Truss has been under fire after she indicated there would be no more "handouts" if she became prime minister, despite warnings that families will face destitution as bills spiral far beyond their means.
She said on Tuesday: “I believe our country’s best days are ahead of us. And what I’m going to do, if selected as prime minister, is keep taxes low, get the economy growing, unleash the potential right across Britain. That’s what I’m about.
“What I am talking about is enabling people to keep more money in their own pockets,” she said.
In a dig at Sunak, the former chancellor, she said: “What I don’t believe in is taxing people to the highest level in 70 years and then giving them their own money back. We are Conservatives. We believe in low taxes.
“What I’m doing is making sure people are paying less taxes and also having a temporary moratorium on the green energy levy to save people money on their fuel bills.
“We will see what the situation is like in the autumn, but I am committed to making sure people are supported and I am committed to growing the economy."
Sunak says that Truss's plan to scrap the increase in National Insurance will do little to help the most vulnerable.
A spokesman for his campaign said: "Liz’s plan will not touch the sides for the majority of British families this winter and pensioners will get no help whatsoever.
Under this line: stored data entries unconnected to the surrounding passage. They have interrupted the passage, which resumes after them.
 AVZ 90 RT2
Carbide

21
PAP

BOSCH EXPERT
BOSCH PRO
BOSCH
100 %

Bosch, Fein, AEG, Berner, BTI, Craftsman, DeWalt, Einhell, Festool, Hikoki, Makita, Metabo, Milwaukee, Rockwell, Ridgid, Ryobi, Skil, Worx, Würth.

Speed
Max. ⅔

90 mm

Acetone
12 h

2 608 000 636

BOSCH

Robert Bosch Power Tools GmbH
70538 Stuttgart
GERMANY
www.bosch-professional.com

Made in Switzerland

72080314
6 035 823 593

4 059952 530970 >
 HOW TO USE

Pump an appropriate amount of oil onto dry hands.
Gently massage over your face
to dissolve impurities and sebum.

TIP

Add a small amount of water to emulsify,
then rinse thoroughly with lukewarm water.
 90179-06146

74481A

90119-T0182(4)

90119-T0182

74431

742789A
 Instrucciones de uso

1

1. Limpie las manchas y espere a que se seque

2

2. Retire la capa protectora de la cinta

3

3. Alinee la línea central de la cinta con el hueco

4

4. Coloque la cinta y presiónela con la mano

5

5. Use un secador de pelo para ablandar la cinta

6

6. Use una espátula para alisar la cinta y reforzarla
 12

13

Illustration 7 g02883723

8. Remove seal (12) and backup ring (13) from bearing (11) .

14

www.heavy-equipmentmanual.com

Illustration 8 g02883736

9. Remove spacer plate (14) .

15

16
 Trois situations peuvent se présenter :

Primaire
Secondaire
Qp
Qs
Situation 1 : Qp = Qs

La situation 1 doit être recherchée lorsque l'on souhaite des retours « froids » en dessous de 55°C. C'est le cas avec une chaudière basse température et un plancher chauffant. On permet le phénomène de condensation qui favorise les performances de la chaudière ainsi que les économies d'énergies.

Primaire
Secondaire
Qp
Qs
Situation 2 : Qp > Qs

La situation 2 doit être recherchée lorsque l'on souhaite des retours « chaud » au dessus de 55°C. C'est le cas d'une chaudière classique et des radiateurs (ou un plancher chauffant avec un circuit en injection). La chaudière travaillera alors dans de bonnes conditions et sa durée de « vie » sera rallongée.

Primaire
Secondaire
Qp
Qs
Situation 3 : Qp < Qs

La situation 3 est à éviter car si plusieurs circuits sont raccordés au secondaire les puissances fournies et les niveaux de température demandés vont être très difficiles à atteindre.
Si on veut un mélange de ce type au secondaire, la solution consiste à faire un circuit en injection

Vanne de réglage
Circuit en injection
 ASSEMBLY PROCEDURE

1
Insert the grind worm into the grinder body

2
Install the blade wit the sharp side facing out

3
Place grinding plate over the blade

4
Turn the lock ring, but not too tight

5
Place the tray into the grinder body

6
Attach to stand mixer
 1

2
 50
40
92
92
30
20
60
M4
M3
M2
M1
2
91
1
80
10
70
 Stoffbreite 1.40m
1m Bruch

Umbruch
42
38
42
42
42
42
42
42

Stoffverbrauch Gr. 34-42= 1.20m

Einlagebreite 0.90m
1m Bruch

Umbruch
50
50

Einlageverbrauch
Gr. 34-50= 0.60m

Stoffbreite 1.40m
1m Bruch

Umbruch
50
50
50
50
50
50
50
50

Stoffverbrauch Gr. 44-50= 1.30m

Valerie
It seems she is divorced from reality.”
Sunak signalled that he would be prepared to increase direct support for families, warning that they face an “extremely tough winter” ahead.
Defence secretary Ben Wallace, who is backing Truss, said on Tuesday of the predicted energy bill increases: “There’s not a single person who is offering a solution to those significant rises, not the Labour Party, not Rishi Sunak, not anyone else.
“That scale is not entirely going to be solved by the government. I think that’s what people need to understand. That’s the honest truth. We are all feeling it in our pocket.
“And the idea there is a magic wand coming out of Whitehall, no matter who is prime minister, including the Labour Party, is fraudulent to say so.”
The government has has already promised £400 to every household, and extra help for the more vulnerable.
Consumer rights champion Martin Lewis, founder of Money Saving Expert, said: "That rise alone swallows up not just £400 help for all homes, but even the £1,200 for the poorest."
He tweeted: "This will leave many destitute.
“The leadership debate must not ignore this portentous national cataclysm any more.
“They are all in the same party; let’s call on them to come together for the good of the nation rather than personal point-scoring.”
Energy regulator Ofgem said: “The wholesale market continues to move extremely quickly so no forecast for next year is at all robust at this stage and will therefore have very limited value, especially for consumers who must always be the main priority.
“We cannot stop others from making predictions but we would ask that extreme caution is applied to any predictions for the price cap in January or beyond.”